The podcast episode uses Bloom as an example of how stand-up can be a surprisingly effective setting for exploring the painful topic—from Marc Maron’s From Bleak to Dark to more recently, Sarah Silverman’s PostMortem. My personal favorite of late is Mike Birbiglia’s The Old Man & The Pool.
“Grief is a profoundly isolating experience. It cuts you off from the lost person and the people around you, but it also cuts you off from yourself, there’s a before and an after, the person you were and a person you are now—it’s a point of division in a life. What can art that deals with grief offer for the rest of us? Can it try to be a source of consolation or companionship, or is it enough just to offer a frank accounting of grief, one of the hardest parts of being alive?” - Alexandra Schwartz.
Snacking 🍌
Mom was an anglophile, so I was planning to spend the death anniversary in London. Unfortunately my trip got cancelled so I found myself unexpectedly facing staying in my mom’s and my place on the difficult day. There are a lot of intimidating feels in that apartment so I decided to have an impromptu stay downtown at the Shangri-La to experience their new Eat, Play, Love package. Inspired by the film, every Shangri-La has a different offering for each category with Toronto’s ‘love’ experience centred around a cozy night in, think: a luxurious bath, in-room dining and movie snacks—perfect for a grief anniversary. I knew I made the right choice when I first walked in to hear a woman performing ‘Memory’ from Cats on the piano in the lobby, a song I forgot my mom and I used to sing together. I swear the Shangri-La’s have some of the best bathtub views, and a cinematic thunderstorm on the night of the anniversary made Toronto’s particularly impressive.

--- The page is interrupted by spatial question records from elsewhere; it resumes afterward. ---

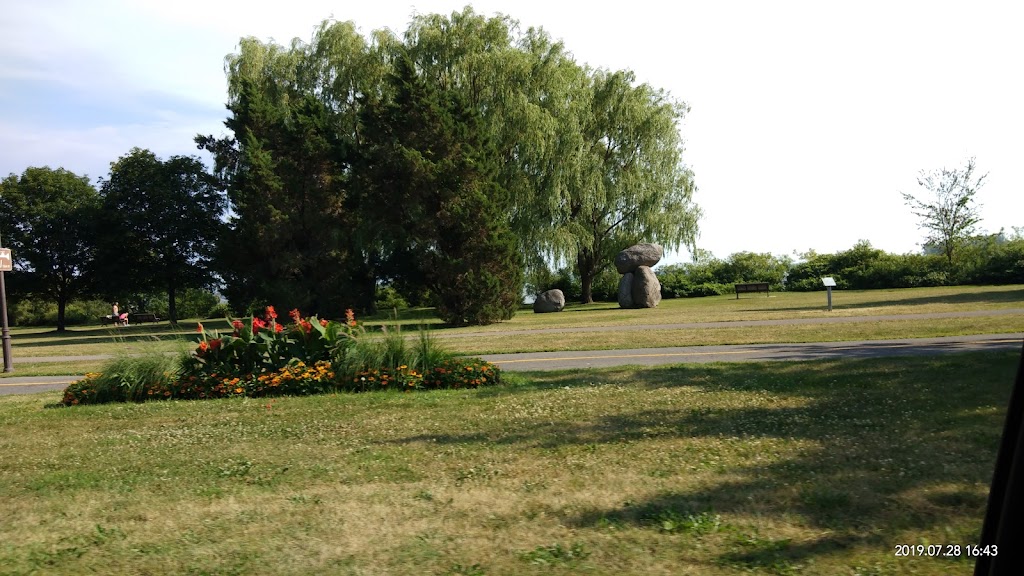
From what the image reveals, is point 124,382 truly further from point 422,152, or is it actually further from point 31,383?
point 422,152

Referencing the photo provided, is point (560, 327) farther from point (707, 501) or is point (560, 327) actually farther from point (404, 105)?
point (707, 501)

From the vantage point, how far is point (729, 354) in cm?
1486

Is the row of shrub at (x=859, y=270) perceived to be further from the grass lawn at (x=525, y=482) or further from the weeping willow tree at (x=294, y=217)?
the grass lawn at (x=525, y=482)

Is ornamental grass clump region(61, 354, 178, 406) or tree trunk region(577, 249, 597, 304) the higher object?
tree trunk region(577, 249, 597, 304)

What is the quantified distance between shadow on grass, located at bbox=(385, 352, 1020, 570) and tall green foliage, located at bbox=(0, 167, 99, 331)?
42.5 m

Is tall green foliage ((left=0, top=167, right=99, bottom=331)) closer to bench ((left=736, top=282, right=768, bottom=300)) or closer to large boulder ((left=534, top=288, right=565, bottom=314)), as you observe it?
large boulder ((left=534, top=288, right=565, bottom=314))

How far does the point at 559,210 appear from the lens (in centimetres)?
4006

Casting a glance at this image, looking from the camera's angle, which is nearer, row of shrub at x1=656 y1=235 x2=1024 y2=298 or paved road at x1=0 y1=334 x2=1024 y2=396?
paved road at x1=0 y1=334 x2=1024 y2=396

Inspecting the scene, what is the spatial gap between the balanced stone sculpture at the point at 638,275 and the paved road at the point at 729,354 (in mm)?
20766

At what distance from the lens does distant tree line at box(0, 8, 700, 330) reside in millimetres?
30453

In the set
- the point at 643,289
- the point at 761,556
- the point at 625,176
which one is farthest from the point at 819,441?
the point at 625,176

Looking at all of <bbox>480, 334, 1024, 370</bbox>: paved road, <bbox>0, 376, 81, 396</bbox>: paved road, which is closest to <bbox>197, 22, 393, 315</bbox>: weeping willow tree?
<bbox>0, 376, 81, 396</bbox>: paved road

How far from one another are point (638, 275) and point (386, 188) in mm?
13646

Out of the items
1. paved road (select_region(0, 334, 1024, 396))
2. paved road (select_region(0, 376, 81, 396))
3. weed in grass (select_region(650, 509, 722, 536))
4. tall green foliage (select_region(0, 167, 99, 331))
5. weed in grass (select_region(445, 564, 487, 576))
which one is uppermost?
tall green foliage (select_region(0, 167, 99, 331))
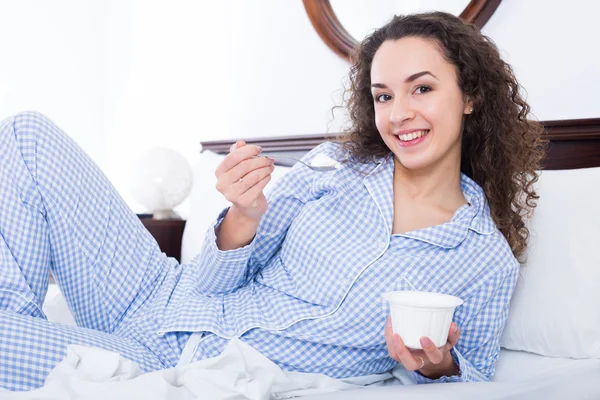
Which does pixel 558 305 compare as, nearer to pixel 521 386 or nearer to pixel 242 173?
pixel 521 386

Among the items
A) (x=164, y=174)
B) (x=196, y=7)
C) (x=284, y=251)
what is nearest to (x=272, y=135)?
(x=164, y=174)

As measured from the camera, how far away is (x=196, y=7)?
10.4ft

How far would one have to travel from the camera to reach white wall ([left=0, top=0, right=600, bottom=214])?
188cm

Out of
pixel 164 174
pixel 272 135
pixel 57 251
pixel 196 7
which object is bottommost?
pixel 57 251

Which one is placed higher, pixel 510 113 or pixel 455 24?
pixel 455 24

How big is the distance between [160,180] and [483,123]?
56.9 inches

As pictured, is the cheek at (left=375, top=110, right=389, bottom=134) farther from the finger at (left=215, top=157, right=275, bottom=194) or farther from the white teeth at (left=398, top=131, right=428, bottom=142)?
the finger at (left=215, top=157, right=275, bottom=194)

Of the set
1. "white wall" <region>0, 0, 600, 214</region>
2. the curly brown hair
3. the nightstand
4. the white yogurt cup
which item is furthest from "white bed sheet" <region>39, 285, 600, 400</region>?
the nightstand

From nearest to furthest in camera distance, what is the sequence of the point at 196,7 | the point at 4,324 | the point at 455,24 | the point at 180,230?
the point at 4,324 → the point at 455,24 → the point at 180,230 → the point at 196,7

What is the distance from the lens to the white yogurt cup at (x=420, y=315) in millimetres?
1033

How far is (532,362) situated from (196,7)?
7.68ft

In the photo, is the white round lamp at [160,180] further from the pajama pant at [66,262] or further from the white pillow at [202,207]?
the pajama pant at [66,262]

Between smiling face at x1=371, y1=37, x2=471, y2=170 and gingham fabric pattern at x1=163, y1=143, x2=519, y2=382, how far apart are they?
0.12 m

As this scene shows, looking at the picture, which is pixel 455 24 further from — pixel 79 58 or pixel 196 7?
pixel 79 58
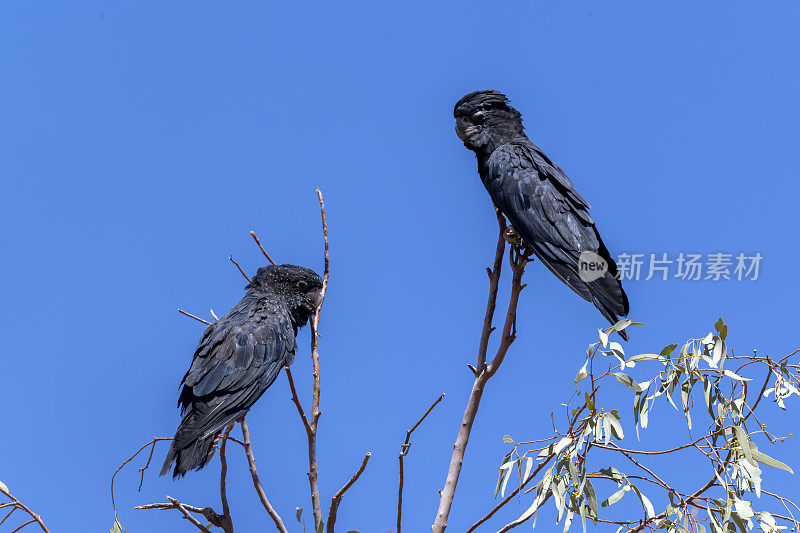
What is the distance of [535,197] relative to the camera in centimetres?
335

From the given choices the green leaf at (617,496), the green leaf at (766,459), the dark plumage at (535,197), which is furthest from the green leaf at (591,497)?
the dark plumage at (535,197)

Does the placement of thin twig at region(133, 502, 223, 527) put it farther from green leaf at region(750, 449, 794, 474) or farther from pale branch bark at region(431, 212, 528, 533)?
green leaf at region(750, 449, 794, 474)

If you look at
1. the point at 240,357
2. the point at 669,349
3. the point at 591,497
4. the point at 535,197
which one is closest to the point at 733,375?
the point at 669,349

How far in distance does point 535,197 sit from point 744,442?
1.48 meters

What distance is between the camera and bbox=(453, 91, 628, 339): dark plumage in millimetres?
3111

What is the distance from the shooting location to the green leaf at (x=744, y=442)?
7.22 feet

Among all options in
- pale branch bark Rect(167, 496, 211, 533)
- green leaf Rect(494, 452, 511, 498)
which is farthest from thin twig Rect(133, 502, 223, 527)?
green leaf Rect(494, 452, 511, 498)

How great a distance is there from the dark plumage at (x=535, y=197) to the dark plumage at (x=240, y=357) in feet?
3.54

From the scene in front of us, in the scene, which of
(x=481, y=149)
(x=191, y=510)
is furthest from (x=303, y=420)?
(x=481, y=149)

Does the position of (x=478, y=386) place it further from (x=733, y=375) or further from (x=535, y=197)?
(x=535, y=197)

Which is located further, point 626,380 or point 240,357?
point 240,357

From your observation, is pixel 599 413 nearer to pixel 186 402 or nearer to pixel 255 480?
pixel 255 480

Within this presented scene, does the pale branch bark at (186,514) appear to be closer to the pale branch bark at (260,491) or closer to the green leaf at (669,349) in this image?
the pale branch bark at (260,491)

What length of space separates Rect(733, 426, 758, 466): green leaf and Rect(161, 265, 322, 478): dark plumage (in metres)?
1.91
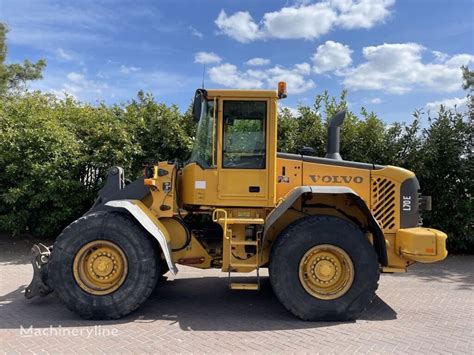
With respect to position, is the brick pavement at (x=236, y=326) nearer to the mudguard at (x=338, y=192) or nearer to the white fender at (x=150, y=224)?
the white fender at (x=150, y=224)

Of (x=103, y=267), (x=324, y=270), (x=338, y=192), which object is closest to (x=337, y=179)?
(x=338, y=192)

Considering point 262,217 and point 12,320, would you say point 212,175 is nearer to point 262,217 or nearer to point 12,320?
point 262,217

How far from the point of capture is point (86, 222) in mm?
5469

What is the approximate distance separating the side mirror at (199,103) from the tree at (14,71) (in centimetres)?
2508

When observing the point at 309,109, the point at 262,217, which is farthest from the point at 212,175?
the point at 309,109

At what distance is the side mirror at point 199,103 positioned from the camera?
5.70m

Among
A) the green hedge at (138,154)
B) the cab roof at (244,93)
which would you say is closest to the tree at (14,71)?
the green hedge at (138,154)

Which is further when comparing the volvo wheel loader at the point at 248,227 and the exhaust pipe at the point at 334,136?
the exhaust pipe at the point at 334,136

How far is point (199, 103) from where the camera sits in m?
5.84

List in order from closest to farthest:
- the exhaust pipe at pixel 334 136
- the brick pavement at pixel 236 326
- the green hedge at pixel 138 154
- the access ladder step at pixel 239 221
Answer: the brick pavement at pixel 236 326
the access ladder step at pixel 239 221
the exhaust pipe at pixel 334 136
the green hedge at pixel 138 154

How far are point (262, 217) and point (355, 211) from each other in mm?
1265

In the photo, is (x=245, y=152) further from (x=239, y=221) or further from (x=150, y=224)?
(x=150, y=224)

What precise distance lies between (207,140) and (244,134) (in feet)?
1.66

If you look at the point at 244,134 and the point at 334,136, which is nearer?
the point at 244,134
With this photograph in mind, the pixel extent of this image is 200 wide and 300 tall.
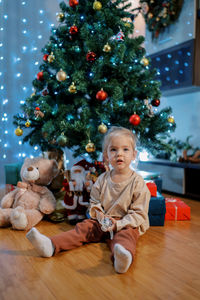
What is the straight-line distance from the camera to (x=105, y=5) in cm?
175

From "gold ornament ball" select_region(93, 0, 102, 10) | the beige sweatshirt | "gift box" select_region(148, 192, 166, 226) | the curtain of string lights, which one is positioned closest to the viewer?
the beige sweatshirt

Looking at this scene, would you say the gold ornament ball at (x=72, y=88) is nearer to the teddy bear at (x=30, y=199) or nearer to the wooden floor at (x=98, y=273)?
the teddy bear at (x=30, y=199)

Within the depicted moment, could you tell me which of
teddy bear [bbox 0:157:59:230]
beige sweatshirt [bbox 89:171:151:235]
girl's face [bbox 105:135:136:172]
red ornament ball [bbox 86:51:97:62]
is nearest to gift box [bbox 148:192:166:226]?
beige sweatshirt [bbox 89:171:151:235]

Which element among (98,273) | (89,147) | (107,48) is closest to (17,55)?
(107,48)

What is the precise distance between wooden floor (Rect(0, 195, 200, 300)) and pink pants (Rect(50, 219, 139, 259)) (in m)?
0.03

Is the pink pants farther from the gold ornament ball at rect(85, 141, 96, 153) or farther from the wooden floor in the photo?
the gold ornament ball at rect(85, 141, 96, 153)

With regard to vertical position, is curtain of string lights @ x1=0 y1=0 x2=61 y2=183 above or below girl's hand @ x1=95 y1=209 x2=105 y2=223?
above

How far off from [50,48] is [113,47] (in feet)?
1.68

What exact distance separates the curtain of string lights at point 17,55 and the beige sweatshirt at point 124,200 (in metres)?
1.25

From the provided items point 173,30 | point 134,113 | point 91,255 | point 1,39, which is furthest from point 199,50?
point 91,255

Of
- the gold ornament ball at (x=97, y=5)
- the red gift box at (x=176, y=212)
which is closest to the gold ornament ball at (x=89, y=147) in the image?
the red gift box at (x=176, y=212)

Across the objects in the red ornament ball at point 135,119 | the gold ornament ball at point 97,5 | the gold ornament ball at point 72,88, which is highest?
the gold ornament ball at point 97,5

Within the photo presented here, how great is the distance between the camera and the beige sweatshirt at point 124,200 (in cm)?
121

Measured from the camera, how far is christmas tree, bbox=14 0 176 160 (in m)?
1.63
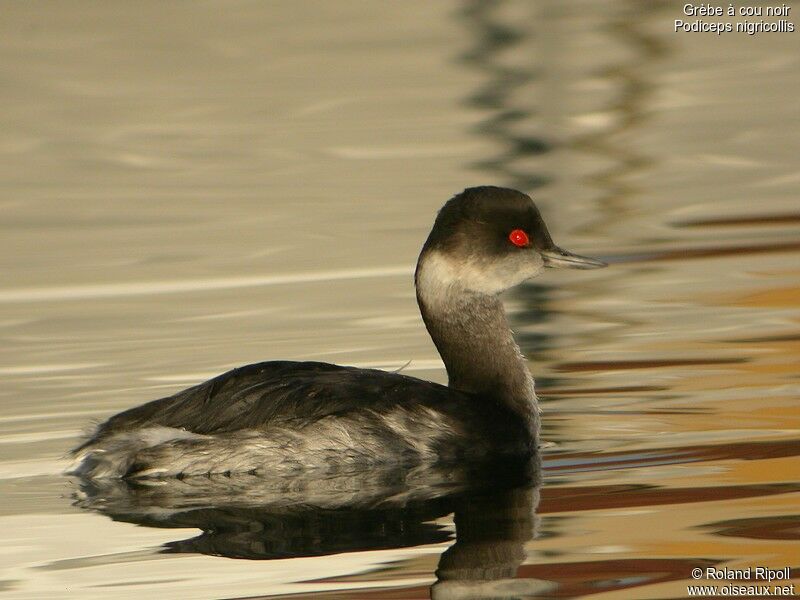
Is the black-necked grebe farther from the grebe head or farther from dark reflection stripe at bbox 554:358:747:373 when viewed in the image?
dark reflection stripe at bbox 554:358:747:373

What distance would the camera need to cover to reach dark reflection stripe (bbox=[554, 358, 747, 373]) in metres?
9.44

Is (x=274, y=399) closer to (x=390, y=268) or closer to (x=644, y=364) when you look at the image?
(x=644, y=364)

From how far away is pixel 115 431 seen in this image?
26.1 feet

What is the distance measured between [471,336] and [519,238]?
1.68 ft

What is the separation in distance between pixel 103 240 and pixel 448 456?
5.83 m

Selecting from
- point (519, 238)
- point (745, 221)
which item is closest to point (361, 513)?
point (519, 238)

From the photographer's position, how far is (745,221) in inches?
510

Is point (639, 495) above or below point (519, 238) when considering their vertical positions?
below

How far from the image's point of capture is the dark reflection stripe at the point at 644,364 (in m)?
9.44

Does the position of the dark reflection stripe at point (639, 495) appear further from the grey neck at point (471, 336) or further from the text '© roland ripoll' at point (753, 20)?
the text '© roland ripoll' at point (753, 20)

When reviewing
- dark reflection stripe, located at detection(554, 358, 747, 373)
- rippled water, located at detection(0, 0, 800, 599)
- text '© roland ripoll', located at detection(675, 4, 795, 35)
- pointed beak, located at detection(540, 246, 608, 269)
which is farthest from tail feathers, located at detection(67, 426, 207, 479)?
text '© roland ripoll', located at detection(675, 4, 795, 35)

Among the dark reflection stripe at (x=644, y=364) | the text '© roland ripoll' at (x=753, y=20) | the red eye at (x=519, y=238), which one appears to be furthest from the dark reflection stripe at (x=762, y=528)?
the text '© roland ripoll' at (x=753, y=20)

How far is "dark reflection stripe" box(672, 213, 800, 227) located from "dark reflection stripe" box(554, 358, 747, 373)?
3.57 meters

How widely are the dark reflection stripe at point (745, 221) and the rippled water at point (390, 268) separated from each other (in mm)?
35
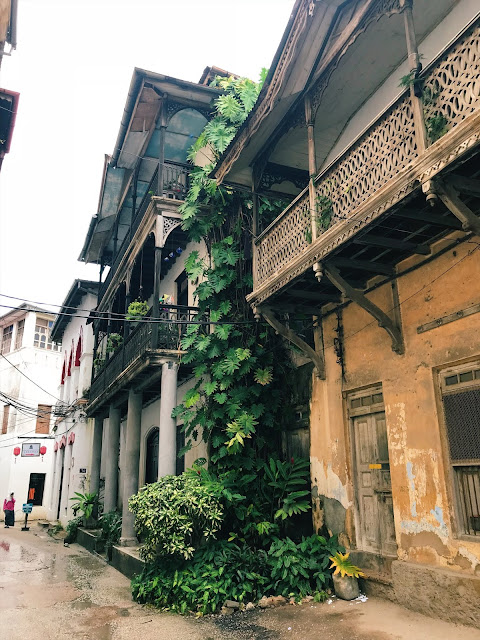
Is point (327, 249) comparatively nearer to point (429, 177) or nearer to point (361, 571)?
point (429, 177)

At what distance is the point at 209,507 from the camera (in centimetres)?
798

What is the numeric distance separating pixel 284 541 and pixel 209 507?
1287 millimetres

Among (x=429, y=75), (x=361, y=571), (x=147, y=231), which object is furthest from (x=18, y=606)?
(x=429, y=75)

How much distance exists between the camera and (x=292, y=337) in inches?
336

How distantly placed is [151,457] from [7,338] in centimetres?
2226

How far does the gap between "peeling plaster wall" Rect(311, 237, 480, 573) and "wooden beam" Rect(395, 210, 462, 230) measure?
0.33 metres

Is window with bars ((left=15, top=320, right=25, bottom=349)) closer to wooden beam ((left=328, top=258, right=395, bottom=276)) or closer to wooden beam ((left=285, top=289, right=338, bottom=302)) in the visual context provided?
wooden beam ((left=285, top=289, right=338, bottom=302))

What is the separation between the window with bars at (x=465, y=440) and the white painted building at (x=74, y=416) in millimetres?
16358

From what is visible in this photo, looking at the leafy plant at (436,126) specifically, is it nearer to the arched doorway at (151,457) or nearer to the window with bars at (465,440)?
the window with bars at (465,440)

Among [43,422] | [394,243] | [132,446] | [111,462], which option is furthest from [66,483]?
[394,243]

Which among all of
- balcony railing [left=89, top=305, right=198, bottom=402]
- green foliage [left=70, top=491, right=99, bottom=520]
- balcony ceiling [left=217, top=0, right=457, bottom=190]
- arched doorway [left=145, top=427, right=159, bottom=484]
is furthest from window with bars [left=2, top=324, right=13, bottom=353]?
balcony ceiling [left=217, top=0, right=457, bottom=190]

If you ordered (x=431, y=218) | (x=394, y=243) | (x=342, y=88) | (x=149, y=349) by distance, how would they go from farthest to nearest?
(x=149, y=349) → (x=342, y=88) → (x=394, y=243) → (x=431, y=218)

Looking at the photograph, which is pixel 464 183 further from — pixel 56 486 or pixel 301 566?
pixel 56 486

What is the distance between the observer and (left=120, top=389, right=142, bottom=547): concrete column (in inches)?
472
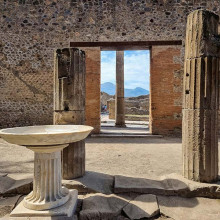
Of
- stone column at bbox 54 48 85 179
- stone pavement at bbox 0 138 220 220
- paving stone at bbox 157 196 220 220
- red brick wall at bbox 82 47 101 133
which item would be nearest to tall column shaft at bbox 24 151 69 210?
stone pavement at bbox 0 138 220 220

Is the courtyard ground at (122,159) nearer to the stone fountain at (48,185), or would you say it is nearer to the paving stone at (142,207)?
the paving stone at (142,207)

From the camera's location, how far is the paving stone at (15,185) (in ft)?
9.61

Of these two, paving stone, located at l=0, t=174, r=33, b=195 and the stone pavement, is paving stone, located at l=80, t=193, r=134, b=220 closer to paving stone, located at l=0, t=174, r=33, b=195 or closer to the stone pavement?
the stone pavement

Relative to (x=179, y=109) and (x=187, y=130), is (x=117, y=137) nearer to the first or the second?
(x=179, y=109)

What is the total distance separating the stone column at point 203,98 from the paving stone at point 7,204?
2.62 meters

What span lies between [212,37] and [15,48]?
7680mm

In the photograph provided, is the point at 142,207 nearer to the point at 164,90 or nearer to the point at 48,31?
the point at 164,90

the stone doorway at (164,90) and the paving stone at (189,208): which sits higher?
the stone doorway at (164,90)

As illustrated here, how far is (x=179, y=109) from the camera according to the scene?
7828mm

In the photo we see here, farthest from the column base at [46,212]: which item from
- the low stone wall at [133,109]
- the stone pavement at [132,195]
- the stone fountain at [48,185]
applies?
the low stone wall at [133,109]

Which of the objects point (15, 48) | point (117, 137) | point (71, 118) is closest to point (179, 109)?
point (117, 137)

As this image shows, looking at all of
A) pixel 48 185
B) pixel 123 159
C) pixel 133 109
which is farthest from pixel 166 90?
pixel 133 109

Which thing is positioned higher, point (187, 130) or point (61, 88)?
point (61, 88)

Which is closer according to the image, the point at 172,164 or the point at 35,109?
the point at 172,164
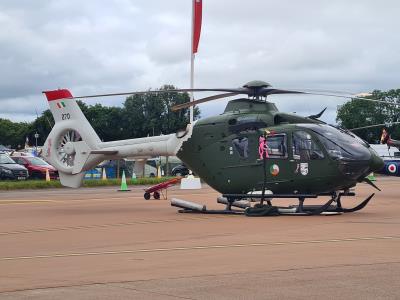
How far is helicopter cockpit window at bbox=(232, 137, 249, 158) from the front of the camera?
19406 millimetres

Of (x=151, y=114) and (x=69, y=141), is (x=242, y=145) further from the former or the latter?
(x=151, y=114)

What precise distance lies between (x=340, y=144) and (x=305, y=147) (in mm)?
913

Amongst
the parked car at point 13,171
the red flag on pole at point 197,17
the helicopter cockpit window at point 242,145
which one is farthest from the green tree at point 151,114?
the helicopter cockpit window at point 242,145

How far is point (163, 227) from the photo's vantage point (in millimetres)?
16016

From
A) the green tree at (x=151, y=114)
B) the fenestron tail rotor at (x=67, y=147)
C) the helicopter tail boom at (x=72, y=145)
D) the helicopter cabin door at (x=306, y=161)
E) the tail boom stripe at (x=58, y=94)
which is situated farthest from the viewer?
the green tree at (x=151, y=114)

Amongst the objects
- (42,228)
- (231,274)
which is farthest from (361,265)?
(42,228)

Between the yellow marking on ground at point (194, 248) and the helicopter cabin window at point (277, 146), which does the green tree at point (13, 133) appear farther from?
the yellow marking on ground at point (194, 248)

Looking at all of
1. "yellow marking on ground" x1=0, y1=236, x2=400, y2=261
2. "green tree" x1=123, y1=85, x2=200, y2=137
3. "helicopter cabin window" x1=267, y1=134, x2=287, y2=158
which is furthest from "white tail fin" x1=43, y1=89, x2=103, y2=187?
"green tree" x1=123, y1=85, x2=200, y2=137

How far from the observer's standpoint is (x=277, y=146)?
61.7 feet

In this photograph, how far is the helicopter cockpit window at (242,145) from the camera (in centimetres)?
1941

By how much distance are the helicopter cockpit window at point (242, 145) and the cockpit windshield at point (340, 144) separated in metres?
1.73

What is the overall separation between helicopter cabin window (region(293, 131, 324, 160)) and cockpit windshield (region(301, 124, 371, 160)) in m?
0.21

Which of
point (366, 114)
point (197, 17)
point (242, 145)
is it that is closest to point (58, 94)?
point (242, 145)

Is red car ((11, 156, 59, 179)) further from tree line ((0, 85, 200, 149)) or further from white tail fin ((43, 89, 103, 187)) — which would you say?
tree line ((0, 85, 200, 149))
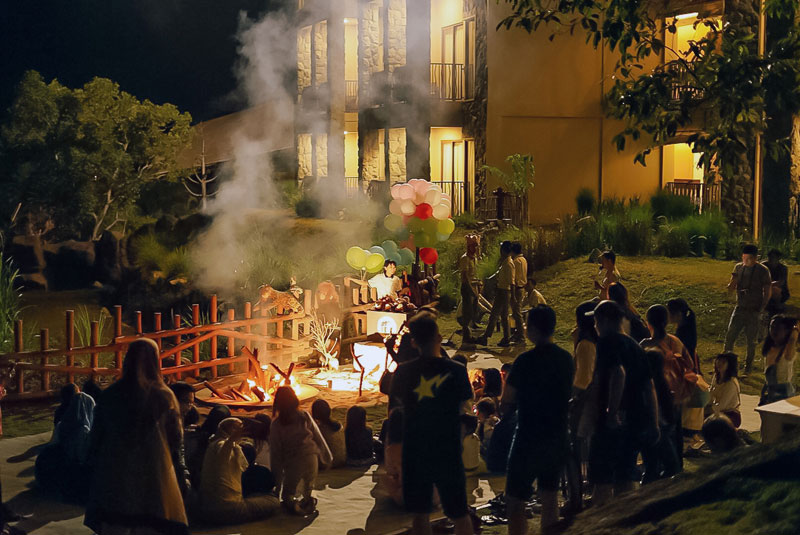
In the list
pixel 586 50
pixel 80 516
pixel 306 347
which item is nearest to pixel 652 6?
pixel 586 50

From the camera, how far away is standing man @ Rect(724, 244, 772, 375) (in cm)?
1231

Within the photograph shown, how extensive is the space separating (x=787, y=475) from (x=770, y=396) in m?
4.78

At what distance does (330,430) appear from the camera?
8766 millimetres

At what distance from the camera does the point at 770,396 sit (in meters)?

The food was the real highlight though as it spurred nostalgia. My babysitter used to make this delicious broccoli soup when I was a kid so I loved the one served at the hotel’s signature restaurant Bosk, laden with Canadian smoked gouda and morel powder. Another recipe I wish I had is my grandpa’s homemade meatballs. Bosk’s are made with Ibérico pork and a thick coating of melted parm atop comforting creamy polenta. I had to order tiramisu in honour of my coffee-addict mom, but my fave dessert was the injeolmi parfait served in the lobby lounge. The milk foam and soy cornflake crunch reminded me of the Korean shaved ice dessert bingsu but the maple mochi made it distinctly Canadian.